Beer also contains a somewhat identical polyphenol profile, though in a lesser amount. Around 80% of phenolic compounds of beer are the direct products of barley malt, and the rest comes from hops.
Though it’s crucial to remember that the polyphenol content we get from any alcoholic drink is a small part of what we need and get from other plant sources like apples, blueberries, etc. on a regular basis. For instance, having one serving of blueberry will provide significantly higher polyphenols compared to a glass full of red wine. It is also found that mere polyphenol is not the only active element that offers the total health benefit, the ethanol part of red wine is also an important factor.

 

While red wines and other spirits and beers may have a beneficial impact on human health, no epidemiological research has been done to confirm that any alcoholic beverage, regardless of its kind, can effectively reduce the risk of coronary conditions. Though it has been observed that moderate consumption of all types of spirits and wines may improve blood sugar and other cardiovascular metrics. Individuals who drink moderately are around 30% less likely to have any severe cardio situation comparing non-drinkers, a study found.
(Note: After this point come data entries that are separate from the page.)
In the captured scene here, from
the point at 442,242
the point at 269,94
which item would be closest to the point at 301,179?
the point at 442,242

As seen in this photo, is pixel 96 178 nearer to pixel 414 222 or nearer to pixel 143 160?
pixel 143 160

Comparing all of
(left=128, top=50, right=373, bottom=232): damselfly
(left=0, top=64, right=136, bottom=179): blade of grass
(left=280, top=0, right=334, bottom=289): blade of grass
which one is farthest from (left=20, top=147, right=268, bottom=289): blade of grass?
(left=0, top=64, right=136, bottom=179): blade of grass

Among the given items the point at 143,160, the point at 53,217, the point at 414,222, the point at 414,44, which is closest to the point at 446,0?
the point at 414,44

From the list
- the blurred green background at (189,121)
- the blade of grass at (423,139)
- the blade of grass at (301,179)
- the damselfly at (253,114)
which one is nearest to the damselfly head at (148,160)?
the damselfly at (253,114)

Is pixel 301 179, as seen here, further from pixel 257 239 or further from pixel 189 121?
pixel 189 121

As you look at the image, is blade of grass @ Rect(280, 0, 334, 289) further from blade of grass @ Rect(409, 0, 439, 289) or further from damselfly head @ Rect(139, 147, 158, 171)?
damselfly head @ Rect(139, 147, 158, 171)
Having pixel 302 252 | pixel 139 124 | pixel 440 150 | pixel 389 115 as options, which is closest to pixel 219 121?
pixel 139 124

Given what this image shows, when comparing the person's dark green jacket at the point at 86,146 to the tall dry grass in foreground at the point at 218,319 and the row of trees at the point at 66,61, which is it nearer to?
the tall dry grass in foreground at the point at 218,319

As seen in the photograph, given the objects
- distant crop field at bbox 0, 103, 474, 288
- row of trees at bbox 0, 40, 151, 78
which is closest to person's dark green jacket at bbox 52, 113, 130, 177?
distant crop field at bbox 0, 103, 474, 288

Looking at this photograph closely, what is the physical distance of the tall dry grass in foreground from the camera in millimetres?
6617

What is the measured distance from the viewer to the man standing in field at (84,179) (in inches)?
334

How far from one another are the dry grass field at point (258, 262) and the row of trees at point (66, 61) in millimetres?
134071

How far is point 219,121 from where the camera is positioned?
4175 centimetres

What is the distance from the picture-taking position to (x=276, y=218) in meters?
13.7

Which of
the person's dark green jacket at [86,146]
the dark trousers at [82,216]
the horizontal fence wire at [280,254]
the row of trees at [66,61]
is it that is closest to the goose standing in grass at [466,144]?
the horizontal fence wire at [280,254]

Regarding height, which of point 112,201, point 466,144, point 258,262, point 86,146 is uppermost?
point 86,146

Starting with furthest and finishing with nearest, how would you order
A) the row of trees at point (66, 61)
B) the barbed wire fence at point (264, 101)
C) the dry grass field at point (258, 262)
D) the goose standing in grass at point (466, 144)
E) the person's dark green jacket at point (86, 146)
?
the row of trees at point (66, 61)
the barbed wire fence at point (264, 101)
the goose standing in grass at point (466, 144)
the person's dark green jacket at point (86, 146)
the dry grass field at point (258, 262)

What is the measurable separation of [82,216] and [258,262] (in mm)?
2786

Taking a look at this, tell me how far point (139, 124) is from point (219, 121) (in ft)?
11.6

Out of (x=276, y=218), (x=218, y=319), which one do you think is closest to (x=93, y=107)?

It does not, however, specify the type of drink – so that means, it is the alcohol that impacts health overall, and one’s drink preferences do not matter. The study further suggested that how frequent one drinks may affect the result as well.

 

Hope this brief piece has been able to break some urban myths of alcohol’s so-called harmful effect on human health. Science and research show that not only they are beneficial when taken in moderation, but also can effectively reduce cardiovascular risks up to a great extent. American Heart Association also said that intake of one or two drinks daily is directly linked with reduced heart disease risk in women, if implemented by a healthy and balanced diet, in a recently published paper on dietary guidelines for Americans.